**Request**
Print the listing below exactly, from the line containing "What is the distance that" through the end of the listing, with both ends included. Leave out the pictures.

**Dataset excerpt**
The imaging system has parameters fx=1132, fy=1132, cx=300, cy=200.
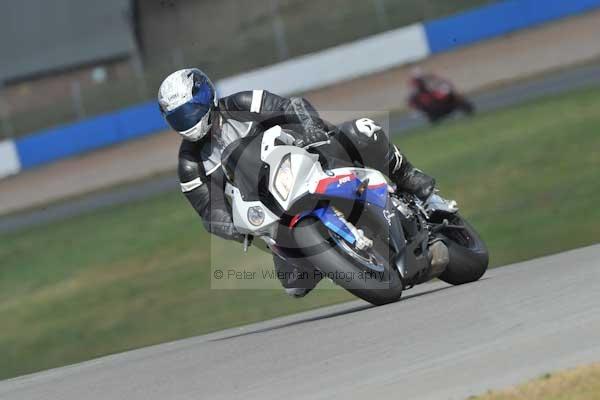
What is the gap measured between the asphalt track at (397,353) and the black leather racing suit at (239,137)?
0.92 m

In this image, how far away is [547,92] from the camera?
21609 millimetres

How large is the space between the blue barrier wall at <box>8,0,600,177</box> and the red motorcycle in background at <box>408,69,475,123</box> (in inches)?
79.5

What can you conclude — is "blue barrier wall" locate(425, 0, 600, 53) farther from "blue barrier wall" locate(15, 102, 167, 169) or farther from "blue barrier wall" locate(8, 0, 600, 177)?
"blue barrier wall" locate(15, 102, 167, 169)

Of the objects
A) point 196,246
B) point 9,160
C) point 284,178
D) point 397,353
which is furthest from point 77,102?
point 397,353

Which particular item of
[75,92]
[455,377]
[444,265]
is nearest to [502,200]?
[444,265]

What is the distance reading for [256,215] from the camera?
684 centimetres

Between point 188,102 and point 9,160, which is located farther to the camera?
point 9,160

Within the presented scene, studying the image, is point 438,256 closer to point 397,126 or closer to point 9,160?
point 397,126

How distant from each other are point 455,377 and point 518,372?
0.84 feet

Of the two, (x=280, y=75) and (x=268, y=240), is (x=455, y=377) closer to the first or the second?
(x=268, y=240)

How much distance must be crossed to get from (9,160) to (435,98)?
1002 centimetres

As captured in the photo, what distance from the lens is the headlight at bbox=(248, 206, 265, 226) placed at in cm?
683

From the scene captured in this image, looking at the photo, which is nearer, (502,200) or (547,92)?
(502,200)

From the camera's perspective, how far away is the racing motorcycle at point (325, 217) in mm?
6660
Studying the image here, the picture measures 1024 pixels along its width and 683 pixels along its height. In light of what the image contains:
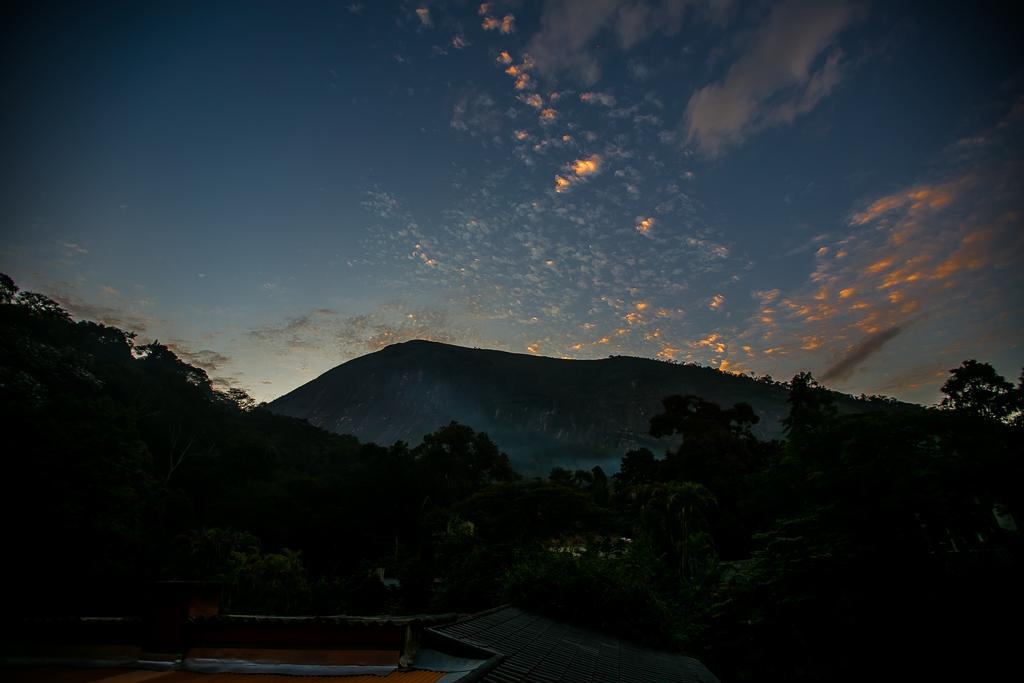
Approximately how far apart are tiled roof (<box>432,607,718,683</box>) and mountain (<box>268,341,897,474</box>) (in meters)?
94.0

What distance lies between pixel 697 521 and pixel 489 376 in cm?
13291

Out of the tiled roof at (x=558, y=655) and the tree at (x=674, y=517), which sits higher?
the tree at (x=674, y=517)

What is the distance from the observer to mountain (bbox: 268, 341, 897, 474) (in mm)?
115250

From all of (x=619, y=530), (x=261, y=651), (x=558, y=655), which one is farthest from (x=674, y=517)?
(x=261, y=651)

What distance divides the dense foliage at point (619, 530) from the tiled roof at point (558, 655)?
5.92 feet

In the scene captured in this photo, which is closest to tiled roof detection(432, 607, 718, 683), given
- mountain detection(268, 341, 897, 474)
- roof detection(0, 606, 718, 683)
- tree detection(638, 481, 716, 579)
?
roof detection(0, 606, 718, 683)

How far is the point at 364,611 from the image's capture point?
77.4 feet

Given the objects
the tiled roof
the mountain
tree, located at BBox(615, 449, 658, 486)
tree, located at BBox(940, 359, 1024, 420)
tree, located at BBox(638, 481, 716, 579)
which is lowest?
the tiled roof

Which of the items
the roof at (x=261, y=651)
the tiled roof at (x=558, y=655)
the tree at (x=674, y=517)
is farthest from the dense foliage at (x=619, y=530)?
the roof at (x=261, y=651)

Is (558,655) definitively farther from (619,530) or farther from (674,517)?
(619,530)

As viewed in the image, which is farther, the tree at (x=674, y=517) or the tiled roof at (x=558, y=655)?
the tree at (x=674, y=517)

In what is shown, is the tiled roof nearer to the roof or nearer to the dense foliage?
the roof

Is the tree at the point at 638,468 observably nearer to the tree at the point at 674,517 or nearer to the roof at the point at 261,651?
Result: the tree at the point at 674,517

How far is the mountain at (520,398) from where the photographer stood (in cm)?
11525
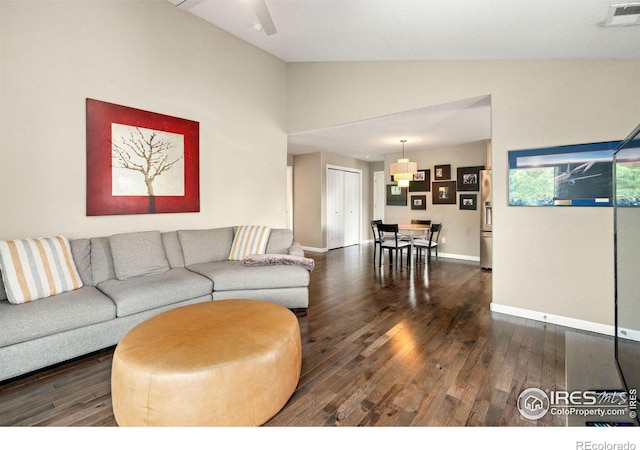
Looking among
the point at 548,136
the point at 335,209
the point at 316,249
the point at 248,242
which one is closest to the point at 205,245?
the point at 248,242

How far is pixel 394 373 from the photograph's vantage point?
2.07m

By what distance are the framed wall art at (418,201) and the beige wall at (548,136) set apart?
3618mm

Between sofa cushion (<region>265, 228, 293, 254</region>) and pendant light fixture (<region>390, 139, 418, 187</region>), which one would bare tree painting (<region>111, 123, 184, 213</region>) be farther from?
pendant light fixture (<region>390, 139, 418, 187</region>)

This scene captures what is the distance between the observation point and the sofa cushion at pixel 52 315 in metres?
1.94

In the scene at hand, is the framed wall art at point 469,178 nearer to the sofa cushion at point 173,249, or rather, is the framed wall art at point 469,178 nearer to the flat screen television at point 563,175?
the flat screen television at point 563,175

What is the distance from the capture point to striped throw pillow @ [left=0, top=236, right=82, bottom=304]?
7.23 ft

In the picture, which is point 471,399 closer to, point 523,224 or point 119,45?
point 523,224

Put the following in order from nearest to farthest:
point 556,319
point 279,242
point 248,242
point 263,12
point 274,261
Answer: point 263,12 < point 556,319 < point 274,261 < point 248,242 < point 279,242

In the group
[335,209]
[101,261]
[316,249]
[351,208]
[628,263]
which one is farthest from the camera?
[351,208]

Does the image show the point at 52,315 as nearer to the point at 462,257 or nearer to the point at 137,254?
the point at 137,254

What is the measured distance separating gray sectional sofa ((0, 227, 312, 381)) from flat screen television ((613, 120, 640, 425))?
2490 mm

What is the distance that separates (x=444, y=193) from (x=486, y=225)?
1490 mm

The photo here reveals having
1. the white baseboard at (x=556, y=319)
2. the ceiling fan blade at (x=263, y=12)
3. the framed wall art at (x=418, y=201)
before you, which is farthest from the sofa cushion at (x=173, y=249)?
the framed wall art at (x=418, y=201)

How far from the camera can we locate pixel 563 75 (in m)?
Result: 2.87
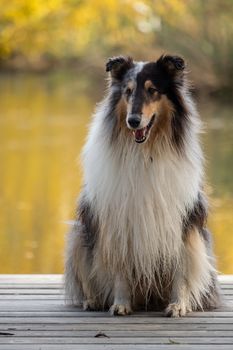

**Correct result**
What is the distance that separates (x=444, y=193) from (x=486, y=225)?
1490 mm

The photo here reveals having
1. the white baseboard at (x=556, y=319)
2. the ceiling fan blade at (x=263, y=12)
3. the framed wall art at (x=418, y=201)
before you, which is farthest from the sofa cushion at (x=173, y=249)?
the framed wall art at (x=418, y=201)

How far from the camera can we locate pixel 563 75 (in m)?
Result: 2.87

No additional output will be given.